I created a bunch of visualizations while exploring the data. My future work on this project will be making better bar charts that filter the counts of education, brand of car, and zipcode to the computer brand. For now, I have the counts of computer brand showing Sony higher than Acer.
Before I fit this data to a model, I split 20% of the data as the training data, the other 80% is the test data, then standardized the data.
The first model I used was the random forest model. This model had a 92.22% accuracy with the top features as salary, age, then credit. Although, salary and age were the most dominant.
The random forest confusion matrix reflected this model is decent as well.
The other model I used was XGBoost.
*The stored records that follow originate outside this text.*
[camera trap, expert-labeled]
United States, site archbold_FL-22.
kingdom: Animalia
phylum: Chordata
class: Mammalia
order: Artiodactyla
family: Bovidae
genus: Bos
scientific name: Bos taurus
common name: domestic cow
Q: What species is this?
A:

This model had a 90.86% accuracy with the top features as age, salary, then credit. Like the random forest model, XGBoost’s dominate features were age and salary but with age as the top feature instead of salary.
XGBoost’s confusion matrix also performed slightly worse than random forest.
From the above analysis, age and salary were the top features in determining the customers preferred computer brands. My full code is posted on my GitHub. My final thoughts are that I need to brush up on ensemble machine learning models so I can easily determine which model to use on this and future datasets.